Broadband Data Caps Scrutinized By Internet Companies, Lawmakers
Lawrence LeBlond for redOrbit.com – Your Universe Online
When the broadband era began, the expectation was that users would be able to consume an infinite amount of data with no drawbacks. But now, they are being urged to contemplate the issue and think about exactly how much data they are in fact consuming.
One of those broadband providers, Time Warner Cable, is giving some customers in Southern Texas a “usage tracker” that adds up their data usage. Customers who sign up for a light plan, allowing them 5 gigabytes of broadband, would be rewarded with a $5 discount for every month they stay within their broadband limits. But they are charged $1 for every gigabyte they exceed that limit.
But Netflix, with more than 23 million subscribing movie watchers, feels that broadband plan could eventually hurt the company and has made its request at a hearing today before the House communications and technology subcommittee in Washington.
“When you couple limited broadband competition with a strong desire to protect a legacy video distribution business, you have both the means and motivation to engage in anticompetitive behavior,” David Hyman, Netflix’s general counsel, told the Commerce subcommittee on communications and technology on Wednesday.
The US Dept of Justice is now investigating whether cable operators are improperly suppressing competition from Internet companies and online video services, according to people familiar with the probe.
“While we don’t know the extent of this inquiry, it falls on this subcommittee to thoroughly examine the issue and ensure future innovation is not curtailed,” said Anna Eshoo, the top Democrat on the panel.
Eshoo noted that broadband providers are likely following in the footsteps of wireless providers, which have begun rolling out tiered, limited-data-usage pricing plans.
The issue also drew concern from Henry Waxman, of the House Energy and Commerce Committee. He said he was disturbed by the potential anti-competitive practices that could restrict consumer choice, and called for a careful examination of data caps.
However, Michael Powell, head of the National Cable and Telecommunications Association, argued that data caps and tiered pricing plans were all about fairness.
As an example, Powell said that people who keep their air conditioners on all day would be expected to pay more than those who choose to open a window instead.
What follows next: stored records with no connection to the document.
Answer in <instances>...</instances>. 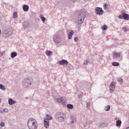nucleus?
Returning a JSON list of instances; mask_svg holds the SVG:
<instances>
[{
  "label": "nucleus",
  "mask_w": 129,
  "mask_h": 129,
  "mask_svg": "<svg viewBox=\"0 0 129 129\" xmlns=\"http://www.w3.org/2000/svg\"><path fill=\"white\" fill-rule=\"evenodd\" d=\"M27 124L29 129H37L38 126L37 121L33 118L28 119L27 122Z\"/></svg>",
  "instance_id": "f257e3e1"
},
{
  "label": "nucleus",
  "mask_w": 129,
  "mask_h": 129,
  "mask_svg": "<svg viewBox=\"0 0 129 129\" xmlns=\"http://www.w3.org/2000/svg\"><path fill=\"white\" fill-rule=\"evenodd\" d=\"M55 119L59 122L64 121L66 119L65 114L62 112H58L55 115Z\"/></svg>",
  "instance_id": "f03ea898"
},
{
  "label": "nucleus",
  "mask_w": 129,
  "mask_h": 129,
  "mask_svg": "<svg viewBox=\"0 0 129 129\" xmlns=\"http://www.w3.org/2000/svg\"><path fill=\"white\" fill-rule=\"evenodd\" d=\"M33 84V79L31 78H28L24 80L22 85L25 88H30L34 85Z\"/></svg>",
  "instance_id": "7ed1b4c3"
},
{
  "label": "nucleus",
  "mask_w": 129,
  "mask_h": 129,
  "mask_svg": "<svg viewBox=\"0 0 129 129\" xmlns=\"http://www.w3.org/2000/svg\"><path fill=\"white\" fill-rule=\"evenodd\" d=\"M85 15V11L82 10H81L78 16V24H81L83 22Z\"/></svg>",
  "instance_id": "20e7f679"
},
{
  "label": "nucleus",
  "mask_w": 129,
  "mask_h": 129,
  "mask_svg": "<svg viewBox=\"0 0 129 129\" xmlns=\"http://www.w3.org/2000/svg\"><path fill=\"white\" fill-rule=\"evenodd\" d=\"M13 31L12 28H9L3 31L2 35L4 37H7L12 34Z\"/></svg>",
  "instance_id": "39448f33"
},
{
  "label": "nucleus",
  "mask_w": 129,
  "mask_h": 129,
  "mask_svg": "<svg viewBox=\"0 0 129 129\" xmlns=\"http://www.w3.org/2000/svg\"><path fill=\"white\" fill-rule=\"evenodd\" d=\"M62 35L60 36L59 35L56 34L53 37V39L54 42L57 44L61 43L62 41V37H63V33Z\"/></svg>",
  "instance_id": "423d86ee"
},
{
  "label": "nucleus",
  "mask_w": 129,
  "mask_h": 129,
  "mask_svg": "<svg viewBox=\"0 0 129 129\" xmlns=\"http://www.w3.org/2000/svg\"><path fill=\"white\" fill-rule=\"evenodd\" d=\"M95 11L97 14L100 15H102L103 14V12H104L102 8L99 7H96Z\"/></svg>",
  "instance_id": "0eeeda50"
},
{
  "label": "nucleus",
  "mask_w": 129,
  "mask_h": 129,
  "mask_svg": "<svg viewBox=\"0 0 129 129\" xmlns=\"http://www.w3.org/2000/svg\"><path fill=\"white\" fill-rule=\"evenodd\" d=\"M115 83L114 82L112 81L110 83L109 86L110 91L111 93H112L115 90Z\"/></svg>",
  "instance_id": "6e6552de"
},
{
  "label": "nucleus",
  "mask_w": 129,
  "mask_h": 129,
  "mask_svg": "<svg viewBox=\"0 0 129 129\" xmlns=\"http://www.w3.org/2000/svg\"><path fill=\"white\" fill-rule=\"evenodd\" d=\"M56 101L57 102L62 104L63 105H65V99L61 97L60 98H57L56 99Z\"/></svg>",
  "instance_id": "1a4fd4ad"
},
{
  "label": "nucleus",
  "mask_w": 129,
  "mask_h": 129,
  "mask_svg": "<svg viewBox=\"0 0 129 129\" xmlns=\"http://www.w3.org/2000/svg\"><path fill=\"white\" fill-rule=\"evenodd\" d=\"M44 127L47 128H49V121H47L46 119H44Z\"/></svg>",
  "instance_id": "9d476101"
},
{
  "label": "nucleus",
  "mask_w": 129,
  "mask_h": 129,
  "mask_svg": "<svg viewBox=\"0 0 129 129\" xmlns=\"http://www.w3.org/2000/svg\"><path fill=\"white\" fill-rule=\"evenodd\" d=\"M120 55V53H117L116 52H114L113 53V57L114 59H117L119 58Z\"/></svg>",
  "instance_id": "9b49d317"
},
{
  "label": "nucleus",
  "mask_w": 129,
  "mask_h": 129,
  "mask_svg": "<svg viewBox=\"0 0 129 129\" xmlns=\"http://www.w3.org/2000/svg\"><path fill=\"white\" fill-rule=\"evenodd\" d=\"M68 62L66 60L62 59L59 62V64L61 65H65L68 63Z\"/></svg>",
  "instance_id": "f8f14e48"
},
{
  "label": "nucleus",
  "mask_w": 129,
  "mask_h": 129,
  "mask_svg": "<svg viewBox=\"0 0 129 129\" xmlns=\"http://www.w3.org/2000/svg\"><path fill=\"white\" fill-rule=\"evenodd\" d=\"M123 19L127 20L129 19V15L126 13L122 14Z\"/></svg>",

It’s all about fairly allocating “the cost of the network among users that have different uses,” Powell told Reuters. “How to do that fairly is the question cable companies are experimenting with,” he added.
Comcast Corp, the largest US cable company and top broadband provider, last month said it would experiment with usage-based billing in some of its markets, stating that it believed usage-based billing seemed fairer than keeping on with its broadband caps.
Comcast had been enforcing a limit of 250 gigabytes per Internet customer per month. And although only a very small amount of customers ever exceeded that cap, it became a lightning rod for companies like Netflix, which accused Comcast of unfairly favoring its own services.
“Our network is not an infinite resource, and it is expensive to expand it,” David L. Cohen, a Comcast executive, said at the time.
Gigi Sohn, president of consumer advocacy group Public Knowledge, acknowledged that data caps are not inherently bad, but could be used in an anticompetitive manner. Thus, she urged Congress to review how data caps are set, evaluated and changed over time to prevent abuse.
“I’m concerned about the potential impact of data caps on the growth of the streaming video market,” Eshoo said in an emailed statement prepared for the hearing. “It falls on this subcommittee to thoroughly examine the issue and ensure future innovation is not curtailed.”
Netflix said it could be forced to charge more for its services and could suffer because of the data consumption limits that cable and broadband Internet providers wish to enforce.
In response, Powell said that cable companies frequently promote video from Netflix, as well as a number of other video-streaming services, with owners that include Comcast and News Corp.
Greater Internet consumption is good for cable companies, he said. “It’s just flatly wrong” to suggest cable companies are harming Netflix’s growth.
While the Netflixes of the world wary the moves by broadband Internet providers, it is unlikely, barring any intervention from Congress, they have much ground to stand on.